# Start of EXCERPT

I am also very unclear as to what regional costs are involved. The Motherwell, Cumbernauld and Coatbridge colleges merged into New College Lanarkshire—we have been looking at that in detail—but South Lanarkshire College stayed out of that, so there is still a regional structure above it. With regard to the £50 million savings, what are the additional costs of the regional structure? I am unclear about that because I cannot see anything about it in the letter.
In that respect, I think that we need to do a little bit more than note the response. I recommend that we say that the committee is not yet satisfied that it has seen precisely what is happening.
The recent Educational Institute for Scotland report, which reviewed staff expectations with regard to the mergers and the positive things that might come out of them, seems to have negated all of this. I am really pretty unhappy about the process. I know that we all agreed it and felt it necessary to have improved efficiency, less overlap and so on, but I am really unhappy about the information that the Public Audit Committee is being provided with.
Being realistic, I wonder whether we will be able to pursue very much in the remaining time that we have, but I note the Auditor General’s comment that her annual report on Scotland’s colleges will be provided next year. It might well be that the best practical thing to do is to leave our successor committee to look at the next phase, when the same issues will undoubtedly will be returned to.
I want to make a couple of points before we conclude and decide how to take this forward.
I think it perfectly reasonable for the committee to seek further information from the Government on the recognised decision that was made on college mergers and the savings that were to be made. I do not think that the mergers would have been pursued had the proposed saving not been £50 million; that was the amount that was highlighted and, as I recall, that was the basis on which there was significant cross-party agreement for proceeding.

# End of EXCERPT

_AIM 1_
According to the committee transcript, which colleges merged into New College Lanarkshire?

# Start of RECORDS SUPPLIED

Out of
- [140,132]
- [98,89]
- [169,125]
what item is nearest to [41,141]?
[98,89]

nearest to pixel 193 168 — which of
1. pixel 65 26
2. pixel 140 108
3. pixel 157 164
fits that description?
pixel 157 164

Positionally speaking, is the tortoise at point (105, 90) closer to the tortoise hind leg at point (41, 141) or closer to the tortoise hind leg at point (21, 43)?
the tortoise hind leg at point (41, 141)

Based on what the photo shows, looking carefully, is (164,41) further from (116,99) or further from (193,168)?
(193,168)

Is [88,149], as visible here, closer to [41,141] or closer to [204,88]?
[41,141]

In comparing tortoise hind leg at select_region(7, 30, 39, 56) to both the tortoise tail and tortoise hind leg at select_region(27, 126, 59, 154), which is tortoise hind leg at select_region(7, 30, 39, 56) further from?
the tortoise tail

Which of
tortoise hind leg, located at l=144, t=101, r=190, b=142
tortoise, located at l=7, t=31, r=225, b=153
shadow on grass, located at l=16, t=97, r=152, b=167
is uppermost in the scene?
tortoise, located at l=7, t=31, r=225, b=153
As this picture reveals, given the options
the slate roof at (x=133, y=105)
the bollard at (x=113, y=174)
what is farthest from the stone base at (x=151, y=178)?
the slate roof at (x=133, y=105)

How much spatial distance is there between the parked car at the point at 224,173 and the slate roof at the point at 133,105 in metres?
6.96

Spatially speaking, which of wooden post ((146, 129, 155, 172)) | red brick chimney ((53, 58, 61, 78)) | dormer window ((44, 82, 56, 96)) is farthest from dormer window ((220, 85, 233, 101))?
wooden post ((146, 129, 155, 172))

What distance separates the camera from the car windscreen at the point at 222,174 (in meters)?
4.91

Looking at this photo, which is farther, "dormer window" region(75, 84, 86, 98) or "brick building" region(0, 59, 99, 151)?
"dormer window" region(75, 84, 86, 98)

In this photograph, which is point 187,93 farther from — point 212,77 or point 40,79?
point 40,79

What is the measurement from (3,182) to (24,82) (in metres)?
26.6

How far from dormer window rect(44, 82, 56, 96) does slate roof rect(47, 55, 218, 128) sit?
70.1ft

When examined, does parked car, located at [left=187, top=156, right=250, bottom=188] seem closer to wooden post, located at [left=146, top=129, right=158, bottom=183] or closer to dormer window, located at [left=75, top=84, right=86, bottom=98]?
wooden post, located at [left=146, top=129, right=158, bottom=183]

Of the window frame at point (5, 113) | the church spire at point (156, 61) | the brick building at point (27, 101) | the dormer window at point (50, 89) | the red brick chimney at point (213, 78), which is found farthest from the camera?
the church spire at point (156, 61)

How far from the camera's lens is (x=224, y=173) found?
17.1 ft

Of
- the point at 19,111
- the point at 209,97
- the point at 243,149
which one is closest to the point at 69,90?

# End of RECORDS SUPPLIED
# Start of RECORDS SUPPLIED

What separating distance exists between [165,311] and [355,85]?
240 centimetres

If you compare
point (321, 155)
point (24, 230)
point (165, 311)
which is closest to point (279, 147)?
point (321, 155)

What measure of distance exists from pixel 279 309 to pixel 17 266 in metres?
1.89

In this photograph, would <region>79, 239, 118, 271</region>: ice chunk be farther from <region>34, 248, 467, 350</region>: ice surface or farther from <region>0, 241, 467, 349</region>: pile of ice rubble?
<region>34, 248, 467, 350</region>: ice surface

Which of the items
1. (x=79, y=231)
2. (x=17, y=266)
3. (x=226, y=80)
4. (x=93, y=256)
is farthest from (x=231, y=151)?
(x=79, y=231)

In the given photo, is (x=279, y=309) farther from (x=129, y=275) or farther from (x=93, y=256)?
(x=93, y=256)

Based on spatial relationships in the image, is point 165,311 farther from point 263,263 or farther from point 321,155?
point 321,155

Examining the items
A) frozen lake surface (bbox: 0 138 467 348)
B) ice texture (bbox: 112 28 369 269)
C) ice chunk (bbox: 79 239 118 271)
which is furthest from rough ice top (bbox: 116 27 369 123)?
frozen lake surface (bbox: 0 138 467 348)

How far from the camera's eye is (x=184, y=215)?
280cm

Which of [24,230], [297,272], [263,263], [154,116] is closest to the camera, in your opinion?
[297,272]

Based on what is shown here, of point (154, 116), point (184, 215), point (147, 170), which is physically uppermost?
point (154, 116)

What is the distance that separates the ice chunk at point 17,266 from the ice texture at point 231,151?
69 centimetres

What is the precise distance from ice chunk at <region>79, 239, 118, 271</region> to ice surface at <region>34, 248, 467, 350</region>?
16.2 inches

# End of RECORDS SUPPLIED

_AIM 2_
Render the lines of the records from the line containing "How far from the camera's eye" through the line containing "16.2 inches", inclusive, as a JSON list of strings with one string per line and blank lines omitted.

_WRITTEN SOLUTION 1_
The Motherwell, Cumbernauld and Coatbridge colleges.

_WRITTEN SOLUTION 2_
[
  "How far from the camera's eye is (x=184, y=215)?",
  "280cm",
  "Which of [24,230], [297,272], [263,263], [154,116] is closest to the camera, in your opinion?",
  "[297,272]",
  "Based on what is shown here, of point (154, 116), point (184, 215), point (147, 170), which is physically uppermost?",
  "point (154, 116)",
  "What is the distance that separates the ice chunk at point 17,266 from the ice texture at point 231,151?",
  "69 centimetres",
  "What is the precise distance from ice chunk at <region>79, 239, 118, 271</region> to ice surface at <region>34, 248, 467, 350</region>?",
  "16.2 inches"
]